Ecology 2018 v.99 no.12 pp. 2833-2843
Bean common mosaic virus, Clover yellow vein virus, Phaseolus vulgaris, animals, bacteria, beans, biogeochemical cycles, disease severity, hosts, mixed infection, mutualism, nitrogen, nitrogen fertilizers, pathogens, plants (botany), symbionts, viruses
Plants and animals host many microbial symbionts, including both pathogens and mutualists. However, most experimental studies include only one symbiont, and few examine interactions of more than two microbes with their host. Here, we examined whether coinfection with two pathogens causes a synergistic reduction in the benefits that hosts receive from a microbial mutualist. We also measured the effects of a microbial mutualist on the within‐ and between‐host competition between coinfecting pathogens. We manipulated the presence of Clover yellow vein virus (ClYVV), Bean common mosaic virus (BCMV), rhizobia bacteria, and nitrogen fertilizer in common beans (Phaseolus vulgaris).
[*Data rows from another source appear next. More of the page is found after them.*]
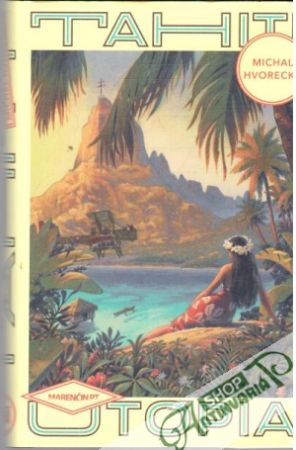 Tahiti - Hvorecký Michal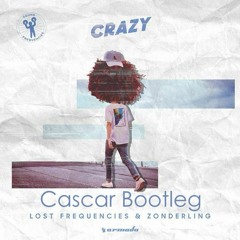 Lost Frequencies & Zonderling - Crazy (Cascar Bounce Bootleg)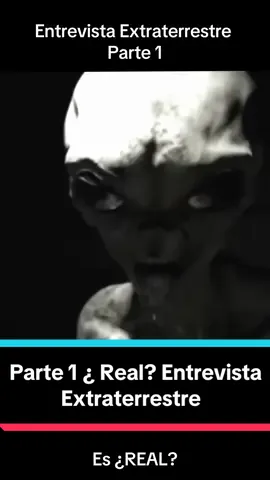 Parte 1 Entrevista ¿Real? con un Extraterrestre que U.S.A ocultó #extraterrestres #estraterrestres👽 #aliens #anghelolopez #anghelomxoficial #parati #ovnis #ufo #area51 #foryou #fypシ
We found asymmetric, context‐dependent interactions among the three microbial symbionts and their host. Coinfection with both viruses led to greater than additive negative effects on the amount of nitrogen that plants received from rhizobia. Rhizobia colonization decreased immune signaling in singly infected plants, but not in coinfected plants. Compared to single ClYVV infection, ClYVV reached higher concentrations within hosts coinfected with BCMV, but only in the presence of rhizobia. Coinfection increased BCMV vertical transmission rates for plants without supplemental nitrogen, but overall vertical transmission opportunities were not affected due to reduced seed production. Examining interactions between multiple microbes sharing a host can reveal important insights about nutrient cycling, disease severity, and pathogen epidemiology.